Foreign buyers can obtain finance for Spanish commercial property, but commercial lending is usually more conservative than residential borrowing. Lenders will look closely at the asset, your financial profile, the intended use, projected income and, if relevant, the tenant covenant.

Loan-to-value ratios are often lower than for residential purchases, and interest terms can differ considerably between banks. Some overseas buyers therefore choose to purchase with cash for speed and negotiating strength, then refinance later if appropriate. Others prefer leverage from day one to preserve liquidity for fit-out works or additional acquisitions.

The point is simple: do not assume a bank will treat a shop unit in Fuengirola the same way it would treat a villa in Benahavís. Commercial underwriting is more granular, and the quality of the property matters just as much as the buyer profile.

Can foreigners buy Spanish commercial property on the Costa del Sol?

Absolutely, and the Costa del Sol remains one of the most compelling areas for international buyers looking at commercial assets. Demand drivers here are more varied than many people realise. Tourism is only one part of the picture. Year-round residents, remote professionals, hospitality operators, health and wellness businesses, and service-led retail all support different parts of the market.

That said, not every commercial unit in a desirable postcode is a strong investment. Prime frontage can command a premium that only works if footfall, tenant demand and rental levels justify it. Secondary streets can sometimes offer better yields, but often with more void risk or slower resale. A glamorous address helps, but the numbers still need to stand up.

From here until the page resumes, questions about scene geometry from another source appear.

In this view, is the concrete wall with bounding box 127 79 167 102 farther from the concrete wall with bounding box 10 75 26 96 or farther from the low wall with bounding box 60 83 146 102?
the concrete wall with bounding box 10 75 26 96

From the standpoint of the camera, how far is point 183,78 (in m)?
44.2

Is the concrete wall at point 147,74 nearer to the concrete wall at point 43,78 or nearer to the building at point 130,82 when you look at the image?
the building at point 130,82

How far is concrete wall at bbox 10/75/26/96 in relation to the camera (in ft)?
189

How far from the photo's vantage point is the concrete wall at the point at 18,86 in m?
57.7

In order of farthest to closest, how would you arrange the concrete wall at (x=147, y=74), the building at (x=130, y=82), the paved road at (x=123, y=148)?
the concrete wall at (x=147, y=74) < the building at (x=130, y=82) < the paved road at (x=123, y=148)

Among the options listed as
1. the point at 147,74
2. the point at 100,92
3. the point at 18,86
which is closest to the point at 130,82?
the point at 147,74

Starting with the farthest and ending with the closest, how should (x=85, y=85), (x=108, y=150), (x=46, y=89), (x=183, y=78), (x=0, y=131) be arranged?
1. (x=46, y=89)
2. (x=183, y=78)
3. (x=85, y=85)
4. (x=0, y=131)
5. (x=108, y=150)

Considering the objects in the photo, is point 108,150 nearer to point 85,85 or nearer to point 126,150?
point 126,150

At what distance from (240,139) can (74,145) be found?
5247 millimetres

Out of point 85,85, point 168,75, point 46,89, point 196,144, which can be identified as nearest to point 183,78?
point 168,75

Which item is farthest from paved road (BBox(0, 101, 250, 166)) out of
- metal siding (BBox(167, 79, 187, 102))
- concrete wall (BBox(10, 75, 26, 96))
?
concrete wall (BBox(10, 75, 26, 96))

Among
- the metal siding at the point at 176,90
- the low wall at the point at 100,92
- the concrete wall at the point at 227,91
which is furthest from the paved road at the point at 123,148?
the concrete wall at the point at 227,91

This is where local guidance becomes especially valuable. A buyer based in London, Dubai or Stockholm may see a polished listing and a promising return. A local advisor sees whether the parade is seasonal, whether neighbouring units sit empty in winter, whether community rules restrict signage, and whether a future refurbishment could add value.

What to check before you commit

Commercial due diligence in Spain should go beyond the standard title review. You need to know whether the property has the right licences for its intended use, whether there are outstanding debts linked to the asset, and whether the building community imposes restrictions that could affect your plans.

If the property is already rented, review the lease line by line. The headline yield can be misleading if the tenant has short remaining term, unpaid obligations or break rights that weaken the income. If the property is vacant, investigate achievable rent rather than relying on optimistic marketing figures.

Condition matters too. A unit sold as turnkey may still require ventilation upgrades, accessibility works, electrical changes or façade permissions before a business can trade. For investors who want to add value, refurbishment can be a clear opportunity – but only if budgets, timing and licences are realistic.

The opportunity is real, but selectivity wins

Spanish commercial property can offer appealing entry prices, lifestyle-driven locations and strong long-term potential for the right buyer. Foreign ownership is permitted, the legal route is established and good assets do come to market. But commercial property rewards discipline more than excitement.

The best purchases are rarely the ones with the loudest marketing. They are the ones where the use is clear, the legal position is clean, the costs are understood and the location supports the business case. If you are approaching the Costa del Sol with serious intent, a tailored search and careful due diligence will always outperform guesswork.

At Sunny Coast Homes, we see the strongest outcomes when buyers treat commercial property not just as a purchase, but as a business decision anchored in local insight. If you get that part right, Spain can be a very attractive place to invest.